:: GIVEN MATERIAL

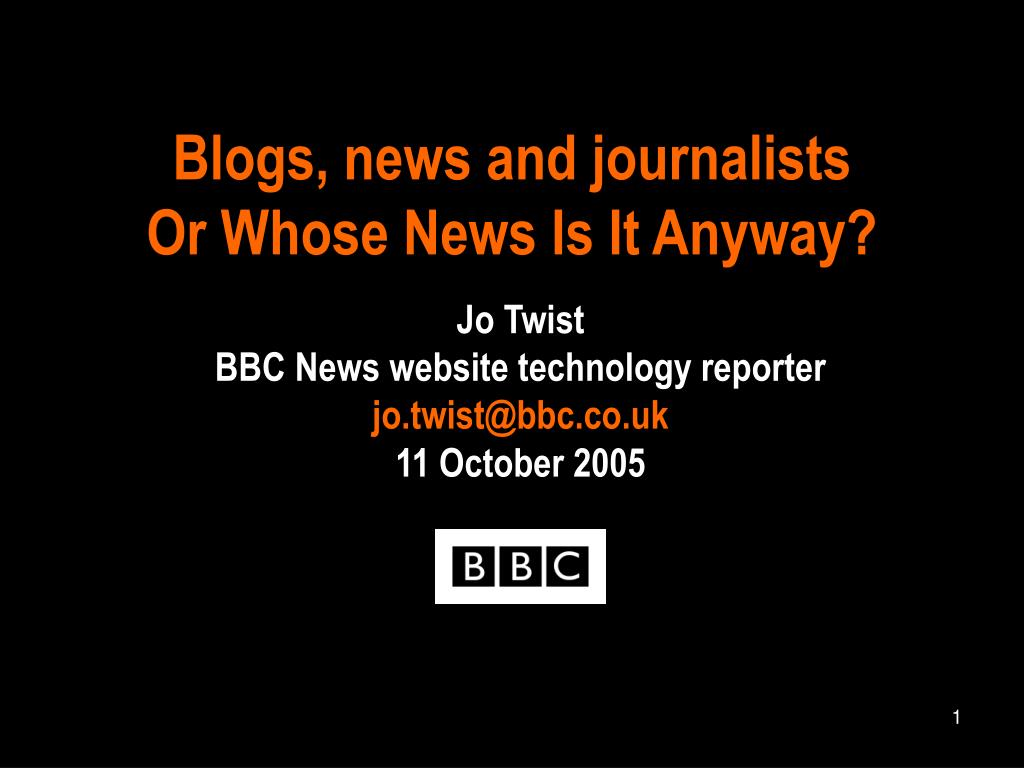 blogs news and journalists or whose news is it anyway l.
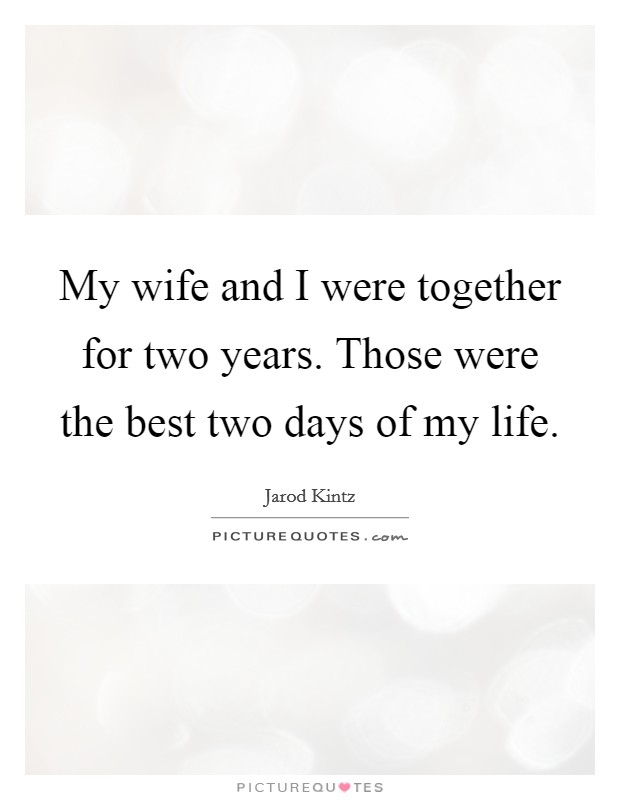 My wife and I were together for two years. Those were the best two days of my life Picture Quote #1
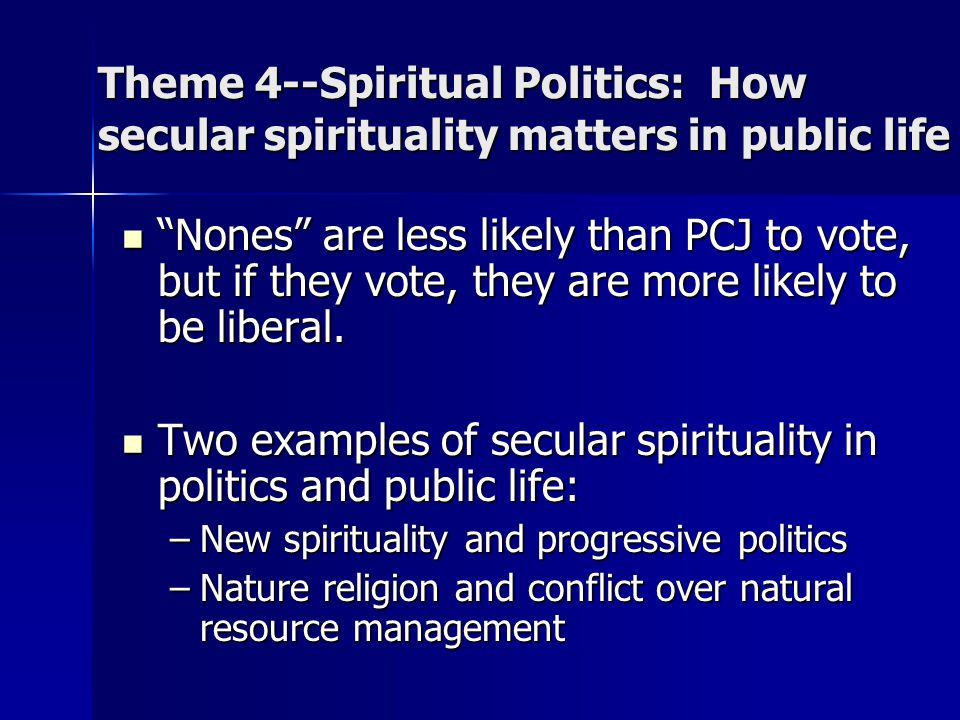 "Theme 4--Spiritual Politics: How secular spirituality matters in public life ""Nones"" are less likely than PCJ to vote, but if they vote, they are more"
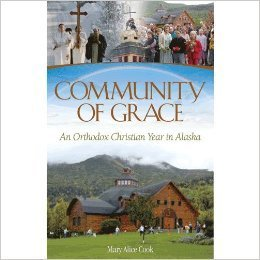 Community of Grace: An Orthodox Christian Year in Alaska  by  Mary Alice Cook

::::

* PROBLEM TO SOLVE
Print once more, exactly, the lines from the one with "4--Spiritual Politics: How" through the last line of the data, both ends included, without any pictures.

* RESPONSE TO THIS EXERCISE
 "Theme 4--Spiritual Politics: How secular spirituality matters in public life ""Nones"" are less likely than PCJ to vote, but if they vote, they are more"
 Community of Grace: An Orthodox Christian Year in Alaska  by  Mary Alice Cook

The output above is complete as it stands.